Methodological Strengths

  • Large, prospectively assembled screening dataset with independent AI and radiologist reads.
  • Concrete safety metric (missed referral rate) alongside negative misclassification analysis.

Limitations

  • Single AI vendor and baseline-only assessment; external generalizability and longitudinal outcomes not addressed.
  • Operational thresholds and definitions (e.g., NM criteria) may vary across programs.

Future Directions: Prospective implementation studies comparing AI-first-read pathways versus standard practice on detection rates, workload, cost-effectiveness, and patient outcomes across diverse settings.

3. Blood-based diagnosis of pediatric tuberculosis: A prospective cohort study in South Africa and Dominican Republic.

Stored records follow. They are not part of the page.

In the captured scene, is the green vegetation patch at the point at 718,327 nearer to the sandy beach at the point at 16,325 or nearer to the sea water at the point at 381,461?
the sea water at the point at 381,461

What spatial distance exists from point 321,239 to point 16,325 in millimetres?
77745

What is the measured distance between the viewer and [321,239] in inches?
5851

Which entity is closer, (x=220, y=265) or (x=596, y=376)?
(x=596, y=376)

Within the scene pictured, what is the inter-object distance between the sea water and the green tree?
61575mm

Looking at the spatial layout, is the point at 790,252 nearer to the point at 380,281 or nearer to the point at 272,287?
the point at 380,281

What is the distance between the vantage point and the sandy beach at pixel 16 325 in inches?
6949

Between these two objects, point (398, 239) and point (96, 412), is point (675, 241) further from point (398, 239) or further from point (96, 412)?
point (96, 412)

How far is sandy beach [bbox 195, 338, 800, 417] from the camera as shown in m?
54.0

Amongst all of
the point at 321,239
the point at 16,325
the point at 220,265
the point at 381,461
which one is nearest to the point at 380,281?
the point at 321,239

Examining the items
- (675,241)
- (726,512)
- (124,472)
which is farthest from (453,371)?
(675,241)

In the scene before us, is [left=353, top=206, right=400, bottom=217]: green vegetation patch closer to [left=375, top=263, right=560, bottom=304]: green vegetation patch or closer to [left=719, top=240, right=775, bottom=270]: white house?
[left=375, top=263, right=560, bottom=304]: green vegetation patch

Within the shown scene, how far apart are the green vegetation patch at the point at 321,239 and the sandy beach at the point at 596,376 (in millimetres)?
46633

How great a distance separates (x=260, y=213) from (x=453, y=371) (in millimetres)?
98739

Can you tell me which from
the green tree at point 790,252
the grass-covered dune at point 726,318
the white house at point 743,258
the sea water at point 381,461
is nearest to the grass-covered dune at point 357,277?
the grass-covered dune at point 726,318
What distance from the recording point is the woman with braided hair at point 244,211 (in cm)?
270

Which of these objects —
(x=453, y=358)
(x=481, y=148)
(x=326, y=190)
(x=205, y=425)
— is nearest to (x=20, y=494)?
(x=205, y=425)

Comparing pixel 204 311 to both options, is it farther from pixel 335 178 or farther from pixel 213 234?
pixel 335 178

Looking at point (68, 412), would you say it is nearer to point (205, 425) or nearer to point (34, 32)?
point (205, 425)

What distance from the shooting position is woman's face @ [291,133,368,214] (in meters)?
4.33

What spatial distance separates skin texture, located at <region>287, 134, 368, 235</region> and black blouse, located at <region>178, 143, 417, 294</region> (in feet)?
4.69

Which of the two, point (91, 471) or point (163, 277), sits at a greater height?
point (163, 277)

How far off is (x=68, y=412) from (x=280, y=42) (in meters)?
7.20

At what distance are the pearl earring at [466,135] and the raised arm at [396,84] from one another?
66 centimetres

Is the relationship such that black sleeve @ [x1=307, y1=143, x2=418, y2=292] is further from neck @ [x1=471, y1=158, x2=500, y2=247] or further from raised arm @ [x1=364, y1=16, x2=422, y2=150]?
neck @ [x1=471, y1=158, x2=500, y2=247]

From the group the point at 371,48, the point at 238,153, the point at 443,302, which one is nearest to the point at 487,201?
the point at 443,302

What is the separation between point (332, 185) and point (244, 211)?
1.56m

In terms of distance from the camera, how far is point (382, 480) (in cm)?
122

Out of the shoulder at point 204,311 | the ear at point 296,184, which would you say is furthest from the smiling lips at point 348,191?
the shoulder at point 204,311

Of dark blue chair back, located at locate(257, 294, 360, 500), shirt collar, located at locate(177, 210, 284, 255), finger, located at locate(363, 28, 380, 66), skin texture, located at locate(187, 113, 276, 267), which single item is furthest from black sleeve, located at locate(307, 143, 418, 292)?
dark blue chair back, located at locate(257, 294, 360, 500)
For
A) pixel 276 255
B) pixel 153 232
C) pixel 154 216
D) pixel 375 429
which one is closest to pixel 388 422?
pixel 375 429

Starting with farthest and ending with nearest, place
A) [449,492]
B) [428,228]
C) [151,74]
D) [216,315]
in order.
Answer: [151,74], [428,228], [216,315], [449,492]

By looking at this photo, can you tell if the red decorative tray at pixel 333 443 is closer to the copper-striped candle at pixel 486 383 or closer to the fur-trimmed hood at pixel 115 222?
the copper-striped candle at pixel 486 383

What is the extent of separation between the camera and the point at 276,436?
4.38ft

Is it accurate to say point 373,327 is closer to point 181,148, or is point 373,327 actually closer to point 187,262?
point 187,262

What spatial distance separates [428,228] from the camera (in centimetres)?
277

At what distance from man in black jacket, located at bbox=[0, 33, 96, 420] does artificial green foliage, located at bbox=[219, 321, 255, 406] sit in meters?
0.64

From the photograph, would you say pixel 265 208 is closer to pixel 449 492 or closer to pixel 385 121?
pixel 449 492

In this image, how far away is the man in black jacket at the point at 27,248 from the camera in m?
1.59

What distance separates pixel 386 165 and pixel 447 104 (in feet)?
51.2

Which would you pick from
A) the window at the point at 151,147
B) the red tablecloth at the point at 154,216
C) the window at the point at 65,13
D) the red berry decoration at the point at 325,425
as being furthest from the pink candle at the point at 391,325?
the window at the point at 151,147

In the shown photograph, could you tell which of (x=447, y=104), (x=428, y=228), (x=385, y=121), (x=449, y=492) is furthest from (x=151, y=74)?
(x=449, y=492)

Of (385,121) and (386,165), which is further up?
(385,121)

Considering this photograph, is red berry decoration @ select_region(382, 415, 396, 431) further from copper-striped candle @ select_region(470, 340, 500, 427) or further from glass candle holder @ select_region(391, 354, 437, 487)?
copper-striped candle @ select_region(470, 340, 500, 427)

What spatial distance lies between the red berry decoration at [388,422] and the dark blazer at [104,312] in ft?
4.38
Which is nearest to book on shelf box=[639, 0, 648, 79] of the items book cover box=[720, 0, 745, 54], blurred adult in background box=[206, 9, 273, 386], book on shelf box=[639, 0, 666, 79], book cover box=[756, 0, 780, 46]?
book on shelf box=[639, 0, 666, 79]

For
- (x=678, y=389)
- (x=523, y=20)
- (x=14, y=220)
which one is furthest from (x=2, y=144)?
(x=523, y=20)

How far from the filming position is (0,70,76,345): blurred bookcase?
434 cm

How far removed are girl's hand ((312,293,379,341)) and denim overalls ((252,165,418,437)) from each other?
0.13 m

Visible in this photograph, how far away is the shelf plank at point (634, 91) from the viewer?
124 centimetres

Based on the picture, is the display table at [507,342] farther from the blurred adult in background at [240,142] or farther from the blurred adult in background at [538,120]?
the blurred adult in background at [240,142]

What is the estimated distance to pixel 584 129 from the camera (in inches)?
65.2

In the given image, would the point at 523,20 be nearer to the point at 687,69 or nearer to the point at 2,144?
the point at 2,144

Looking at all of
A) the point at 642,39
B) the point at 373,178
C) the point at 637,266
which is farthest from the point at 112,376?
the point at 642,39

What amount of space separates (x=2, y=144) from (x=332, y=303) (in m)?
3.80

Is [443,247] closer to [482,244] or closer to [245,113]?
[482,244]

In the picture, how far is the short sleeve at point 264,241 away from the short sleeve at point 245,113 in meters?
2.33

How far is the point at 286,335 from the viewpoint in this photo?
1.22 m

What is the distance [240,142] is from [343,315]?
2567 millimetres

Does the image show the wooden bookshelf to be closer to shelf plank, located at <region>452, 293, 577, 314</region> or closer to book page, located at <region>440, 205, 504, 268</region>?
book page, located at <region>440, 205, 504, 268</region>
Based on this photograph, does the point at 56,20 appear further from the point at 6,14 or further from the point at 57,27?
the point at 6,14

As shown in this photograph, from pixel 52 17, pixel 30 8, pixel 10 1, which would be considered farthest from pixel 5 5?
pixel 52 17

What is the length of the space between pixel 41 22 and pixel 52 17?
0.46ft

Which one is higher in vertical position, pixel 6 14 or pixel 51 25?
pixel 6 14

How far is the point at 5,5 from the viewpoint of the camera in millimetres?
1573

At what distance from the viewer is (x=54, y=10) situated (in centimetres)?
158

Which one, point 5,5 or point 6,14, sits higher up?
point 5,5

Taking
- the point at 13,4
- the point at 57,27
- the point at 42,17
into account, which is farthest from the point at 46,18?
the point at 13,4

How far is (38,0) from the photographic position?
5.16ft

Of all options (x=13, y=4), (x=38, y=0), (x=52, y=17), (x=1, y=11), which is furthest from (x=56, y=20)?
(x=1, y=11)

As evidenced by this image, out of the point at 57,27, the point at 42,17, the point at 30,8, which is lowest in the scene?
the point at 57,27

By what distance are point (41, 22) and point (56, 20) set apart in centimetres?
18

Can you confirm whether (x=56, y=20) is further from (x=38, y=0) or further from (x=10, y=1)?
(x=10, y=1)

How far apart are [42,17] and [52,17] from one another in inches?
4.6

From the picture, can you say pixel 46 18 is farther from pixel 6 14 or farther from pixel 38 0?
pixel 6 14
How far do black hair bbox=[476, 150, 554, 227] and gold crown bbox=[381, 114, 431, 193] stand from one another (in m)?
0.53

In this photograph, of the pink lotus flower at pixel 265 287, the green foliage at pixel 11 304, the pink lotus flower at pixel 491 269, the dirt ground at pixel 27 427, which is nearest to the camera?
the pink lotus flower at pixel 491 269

78Level IICohortThe Journal of infection · 2025PMID: 39755278

In two prospective cohorts (n=258), a serum MAP-TB assay diagnosed pediatric TB—including unconfirmed and extrapulmonary cases—and tracked treatment response. Sensitivity was comparable to culture/Xpert for confirmed TB, though specificity declined when infants <1 year were included.

Impact: Addresses a major diagnostic gap by enabling non-sputum, blood-based testing and treatment monitoring in pediatric TB across diverse settings.

Clinical Implications: Serum MAP-TB could reduce reliance on invasive respiratory sampling in children, support earlier diagnosis—including extrapulmonary disease—and provide a tool for monitoring treatment response.

Key Findings

  • MAP-TB sensitivity for confirmed/unconfirmed pediatric TB was comparable to culture/Xpert for confirmed TB.
  • Specificity was age-dependent and declined from 98.1% to 78.4% when including children <1 year.
  • MAP-TB values decreased by six months after treatment initiation in children with clinical improvement, supporting response monitoring.

Methodological Strengths

  • Prospective, multicenter cohorts across two countries adhering to STARD diagnostic standards.
  • Serial sampling enabling both diagnostic accuracy and treatment response assessment.

Limitations

  • Specificity falls in infants <1 year, which may necessitate age-tailored thresholds.
  • Exact operating characteristics by TB phenotype and HIV status are not detailed in the abstract.

Future Directions: Head-to-head implementation studies versus Xpert Ultra and host transcriptomic assays, age-specific threshold optimization, and evaluation in high-HIV-burden settings.